Last information : I am doing all of that on Windows.

Thank you a lot for your help, I am trying to figure out what’s wrong since weeks without finding the right answer.

ptrblck · October 2, 2019, 9:04pm

Could you use some random dummy data for training and check the GPU utilization?
If you see a higher GPU usage, you might have e.g. a data loading bottleneck, so that your GPU might be starving.

PS: I’m not a huge fan of setting the default tensor to a CUDATensor, as this creates an abstraction layer, where I’m not really sure, what’s going on under the hood.
If possible, create your model, data etc. and push them directly to the GPU via:

model = MyModel()
model.to('cuda')

for data, target in loader:
    data = data.to('cuda')
    target = target.to('cuda')
    output = model(data)

It’s a nitpick, but it makes the code much clearer in my opinion.

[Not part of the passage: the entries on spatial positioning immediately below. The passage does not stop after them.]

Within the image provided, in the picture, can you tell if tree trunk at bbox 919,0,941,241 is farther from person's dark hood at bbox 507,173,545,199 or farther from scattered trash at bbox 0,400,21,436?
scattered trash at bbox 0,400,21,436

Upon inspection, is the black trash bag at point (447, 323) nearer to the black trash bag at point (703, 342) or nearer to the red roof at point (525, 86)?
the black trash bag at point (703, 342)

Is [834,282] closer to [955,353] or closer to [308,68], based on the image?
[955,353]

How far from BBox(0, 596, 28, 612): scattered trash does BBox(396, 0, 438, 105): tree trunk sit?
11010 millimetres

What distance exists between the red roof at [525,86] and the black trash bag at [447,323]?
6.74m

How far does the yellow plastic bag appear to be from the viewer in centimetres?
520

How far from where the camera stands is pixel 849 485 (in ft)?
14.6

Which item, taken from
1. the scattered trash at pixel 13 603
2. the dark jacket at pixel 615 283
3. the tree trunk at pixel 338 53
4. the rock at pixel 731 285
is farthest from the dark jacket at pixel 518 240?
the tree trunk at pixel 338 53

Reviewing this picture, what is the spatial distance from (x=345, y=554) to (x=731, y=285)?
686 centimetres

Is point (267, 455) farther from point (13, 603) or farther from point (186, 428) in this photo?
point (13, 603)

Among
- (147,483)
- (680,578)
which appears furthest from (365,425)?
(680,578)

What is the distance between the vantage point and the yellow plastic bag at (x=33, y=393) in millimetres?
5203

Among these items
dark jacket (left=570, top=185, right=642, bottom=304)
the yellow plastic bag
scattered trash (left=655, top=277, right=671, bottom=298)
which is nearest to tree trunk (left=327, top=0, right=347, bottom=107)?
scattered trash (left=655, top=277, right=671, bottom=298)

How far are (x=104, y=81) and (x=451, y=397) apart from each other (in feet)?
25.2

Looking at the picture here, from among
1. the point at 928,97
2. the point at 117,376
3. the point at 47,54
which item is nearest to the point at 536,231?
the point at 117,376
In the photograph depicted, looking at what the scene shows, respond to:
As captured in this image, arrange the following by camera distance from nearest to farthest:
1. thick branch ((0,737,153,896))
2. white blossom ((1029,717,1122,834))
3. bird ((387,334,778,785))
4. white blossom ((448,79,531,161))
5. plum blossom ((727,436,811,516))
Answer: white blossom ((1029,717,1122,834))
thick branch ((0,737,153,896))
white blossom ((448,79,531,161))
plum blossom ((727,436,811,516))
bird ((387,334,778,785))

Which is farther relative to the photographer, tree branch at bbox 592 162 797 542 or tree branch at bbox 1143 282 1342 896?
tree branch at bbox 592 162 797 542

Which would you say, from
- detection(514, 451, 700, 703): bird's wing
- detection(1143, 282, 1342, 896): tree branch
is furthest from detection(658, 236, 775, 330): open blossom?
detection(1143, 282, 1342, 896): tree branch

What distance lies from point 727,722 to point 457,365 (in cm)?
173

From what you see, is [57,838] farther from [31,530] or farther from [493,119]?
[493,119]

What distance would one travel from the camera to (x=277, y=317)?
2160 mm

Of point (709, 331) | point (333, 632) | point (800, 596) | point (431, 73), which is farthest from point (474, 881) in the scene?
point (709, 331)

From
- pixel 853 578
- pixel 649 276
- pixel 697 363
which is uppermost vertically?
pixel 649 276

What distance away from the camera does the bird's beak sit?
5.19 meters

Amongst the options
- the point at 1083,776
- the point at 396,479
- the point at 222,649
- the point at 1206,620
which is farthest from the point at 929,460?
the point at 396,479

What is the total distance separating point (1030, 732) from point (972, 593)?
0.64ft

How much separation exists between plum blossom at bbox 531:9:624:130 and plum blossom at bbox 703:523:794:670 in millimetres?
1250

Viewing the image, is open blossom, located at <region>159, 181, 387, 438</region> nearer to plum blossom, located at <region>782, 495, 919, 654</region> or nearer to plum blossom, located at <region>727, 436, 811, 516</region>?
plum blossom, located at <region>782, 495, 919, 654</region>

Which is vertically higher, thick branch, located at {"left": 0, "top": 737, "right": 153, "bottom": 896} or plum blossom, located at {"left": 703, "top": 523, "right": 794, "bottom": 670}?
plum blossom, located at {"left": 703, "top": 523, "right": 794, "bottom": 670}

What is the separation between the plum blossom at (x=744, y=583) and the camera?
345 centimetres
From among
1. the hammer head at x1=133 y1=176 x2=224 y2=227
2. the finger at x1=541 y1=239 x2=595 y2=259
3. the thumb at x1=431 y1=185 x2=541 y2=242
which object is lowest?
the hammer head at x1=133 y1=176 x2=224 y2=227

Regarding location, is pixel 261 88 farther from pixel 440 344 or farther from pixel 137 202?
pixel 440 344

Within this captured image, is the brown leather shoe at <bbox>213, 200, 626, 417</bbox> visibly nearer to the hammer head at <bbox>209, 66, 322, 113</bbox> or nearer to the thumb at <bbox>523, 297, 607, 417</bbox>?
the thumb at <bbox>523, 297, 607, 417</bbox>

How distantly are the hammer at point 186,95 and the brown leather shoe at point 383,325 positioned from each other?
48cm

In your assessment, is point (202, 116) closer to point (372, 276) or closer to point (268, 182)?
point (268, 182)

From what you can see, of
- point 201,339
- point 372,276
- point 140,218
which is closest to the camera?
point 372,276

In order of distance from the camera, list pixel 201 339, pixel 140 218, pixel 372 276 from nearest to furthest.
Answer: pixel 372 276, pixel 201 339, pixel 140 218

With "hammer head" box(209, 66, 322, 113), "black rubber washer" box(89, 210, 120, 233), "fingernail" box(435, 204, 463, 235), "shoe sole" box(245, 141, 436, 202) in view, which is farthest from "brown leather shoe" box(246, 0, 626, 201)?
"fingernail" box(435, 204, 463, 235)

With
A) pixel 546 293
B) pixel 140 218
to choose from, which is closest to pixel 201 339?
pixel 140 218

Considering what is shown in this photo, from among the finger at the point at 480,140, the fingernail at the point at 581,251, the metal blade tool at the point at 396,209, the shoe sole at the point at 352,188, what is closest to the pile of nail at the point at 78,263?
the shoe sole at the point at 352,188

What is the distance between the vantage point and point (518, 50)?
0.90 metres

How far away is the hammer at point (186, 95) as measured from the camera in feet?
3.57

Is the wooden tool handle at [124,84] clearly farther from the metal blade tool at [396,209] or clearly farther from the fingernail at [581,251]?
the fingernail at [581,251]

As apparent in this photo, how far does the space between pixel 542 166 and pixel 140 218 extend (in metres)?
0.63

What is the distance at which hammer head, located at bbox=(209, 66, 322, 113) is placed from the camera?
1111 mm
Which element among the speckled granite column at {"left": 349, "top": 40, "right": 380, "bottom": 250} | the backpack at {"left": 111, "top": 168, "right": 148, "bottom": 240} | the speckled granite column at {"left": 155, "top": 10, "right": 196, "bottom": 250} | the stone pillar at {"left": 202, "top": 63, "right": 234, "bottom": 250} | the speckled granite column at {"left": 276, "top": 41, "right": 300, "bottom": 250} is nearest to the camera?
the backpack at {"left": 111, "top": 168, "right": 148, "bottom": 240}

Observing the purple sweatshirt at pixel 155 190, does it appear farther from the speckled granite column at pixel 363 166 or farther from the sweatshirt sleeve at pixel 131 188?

Marion2 · October 2, 2019, 9:33pm

Thanks for your answer and all of your advices ! I’ll test what you have said.

If it’s due to a data loading bottleneck, what would you recommand to do ?

ptrblck · October 2, 2019, 9:47pm

You could use this code from the ImageNet example to check, how long your training loop spends on the data loading part.

If you see a constant high number, you could use to increase / lower the number of workers etc. I assume you are already using a DataLoader. If not, have a look at this tutorial to see, how to use one.

I also recommend to read this post for a better understanding of potential data loading bottlenecks.

Marion2 · October 2, 2019, 10:03pm

Thanks a lot, I’ll read all of that !

Marion2 · October 9, 2019, 7:06am

I set up a lower batch size and number of workers and it worked… until I had a Cuda out of memory when the network was growing from 64 to 128. What do you think I should do ?
Thanks for your help !

ptrblck · October 9, 2019, 1:17pm

If PGGAN refers to “Progressive Growing of GANs” note that the author used 8x 16GB GPUs. If your GPUs have less memory, you won’t be able to train the model completely.
However, are you seeing an increasing memory usage during training? The mentioned step should come pretty at the beginning, so I just would like to make sure you are not storing the computation graphs unnecessarily.
What batch size are you currently using?